AK Parti Merkez Karar Yönetim Kurulu (MKYK) üyesi ve Sivil Dayanışma Platformu başkanı Ayhan Oğan, Kayseri Deniz Postası'na önemli açıklamalar da bulundu. İşte o açıklamaları noktasına dokunmadan yayınlıyoruz:
FETÖ’YÜ KAYSERİ’DE ANLATMAKTA GÜÇLÜK ÇEKTİK
Gerek Sayın Cumhurbaşkanımız gerekse birçok kesimden insanlar bu Fetullahçı Terör Örgütü Yapılanmasının Türkiye için en büyük tehditlerden birisi olduğunu iç ve dış tehditlerden birisi olduğunu özellikle altını çizerek defalarca söyledi. Bu uluslar arası emperyalist güçlerin yani üst aklın Türkiye’de devleti çökertip milleti parçalayıp emperyalist ülkelere teslim etmesi için kullandığı bir casus şebekedir. Ve doğrudan organik ilişkilerle bu güçlerle beraber çalışıyor. Maalesef bunu özellikle Kayseri’de anlatmakta güçlük çektik.

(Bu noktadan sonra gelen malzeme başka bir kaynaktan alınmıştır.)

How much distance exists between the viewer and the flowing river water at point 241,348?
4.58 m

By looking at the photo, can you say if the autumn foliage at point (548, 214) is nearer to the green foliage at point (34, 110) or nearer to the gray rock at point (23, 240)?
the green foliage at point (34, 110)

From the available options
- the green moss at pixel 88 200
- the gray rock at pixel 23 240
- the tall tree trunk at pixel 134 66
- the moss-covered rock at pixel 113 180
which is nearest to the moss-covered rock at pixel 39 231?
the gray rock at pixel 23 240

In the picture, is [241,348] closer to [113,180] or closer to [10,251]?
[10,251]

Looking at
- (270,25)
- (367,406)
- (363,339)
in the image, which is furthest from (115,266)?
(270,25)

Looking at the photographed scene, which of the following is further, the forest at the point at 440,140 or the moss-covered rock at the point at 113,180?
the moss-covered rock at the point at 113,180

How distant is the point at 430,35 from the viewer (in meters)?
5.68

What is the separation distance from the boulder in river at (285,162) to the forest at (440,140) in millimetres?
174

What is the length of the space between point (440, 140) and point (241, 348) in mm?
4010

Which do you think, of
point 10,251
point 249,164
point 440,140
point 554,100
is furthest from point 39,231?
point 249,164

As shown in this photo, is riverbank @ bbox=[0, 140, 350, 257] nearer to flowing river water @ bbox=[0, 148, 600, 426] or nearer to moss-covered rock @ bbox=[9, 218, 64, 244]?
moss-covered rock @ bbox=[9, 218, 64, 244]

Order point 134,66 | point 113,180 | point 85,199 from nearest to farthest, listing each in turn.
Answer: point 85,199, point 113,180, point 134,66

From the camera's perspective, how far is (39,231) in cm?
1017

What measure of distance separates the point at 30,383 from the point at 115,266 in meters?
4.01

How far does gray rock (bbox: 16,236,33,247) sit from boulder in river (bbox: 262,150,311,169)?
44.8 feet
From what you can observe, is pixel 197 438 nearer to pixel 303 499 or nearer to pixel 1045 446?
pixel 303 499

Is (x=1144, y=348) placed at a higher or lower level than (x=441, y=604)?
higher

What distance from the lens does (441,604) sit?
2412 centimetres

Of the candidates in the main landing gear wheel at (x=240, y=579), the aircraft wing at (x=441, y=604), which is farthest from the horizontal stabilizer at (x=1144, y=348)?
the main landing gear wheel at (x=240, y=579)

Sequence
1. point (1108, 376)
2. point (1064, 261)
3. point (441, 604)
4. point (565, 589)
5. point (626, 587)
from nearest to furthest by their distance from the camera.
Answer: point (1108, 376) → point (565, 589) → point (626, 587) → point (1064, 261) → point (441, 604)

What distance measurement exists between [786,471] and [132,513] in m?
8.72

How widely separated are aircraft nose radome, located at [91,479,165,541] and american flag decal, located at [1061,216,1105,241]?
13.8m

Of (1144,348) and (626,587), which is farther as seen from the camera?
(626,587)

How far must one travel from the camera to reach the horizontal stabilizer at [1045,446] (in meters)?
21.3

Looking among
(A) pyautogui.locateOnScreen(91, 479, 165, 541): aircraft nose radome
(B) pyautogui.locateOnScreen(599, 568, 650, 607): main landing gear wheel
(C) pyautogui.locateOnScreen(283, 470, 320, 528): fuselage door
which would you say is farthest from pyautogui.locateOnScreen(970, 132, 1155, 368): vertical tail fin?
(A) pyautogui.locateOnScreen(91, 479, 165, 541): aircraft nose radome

KAYSERİ’DE EL ALTINDAN DESTEK VE KAYIRMA, YAPILDIĞI, FAALİYETLERİ GİZLEME YOLUYLA BU ÖRGÜTE DESTEK ÇIKILDIĞINI MAALESEF ÜZÜNTÜYLE TAKİP ETTİK.
aday adayı olduğum süreçte karşılaştığım atmosfer şu şekilde idi. FETÖ’yü anlatması gereken Kayseri’deki yetkililerin bunu halka doğru bir şekilde anlatmadığı bu yapılanmayı ‘kardeşler arasında bir iktidar çatışması var. Bu bir fitnedir. İslam tarihinde de bunun örnekleri vardır. Biz aman bu işe girmeyelim.’ sonrasında farklı girişimler olduğunda, ‘kim paralelse Allah belasını versin. Ben değilim.’ Dediklerine şahit oldum.
VATANDAŞ HAKLI OLARAK BU İŞE BULAŞAN HERKESİN CEZALANDIRILMASINI TALEP EDİYOR.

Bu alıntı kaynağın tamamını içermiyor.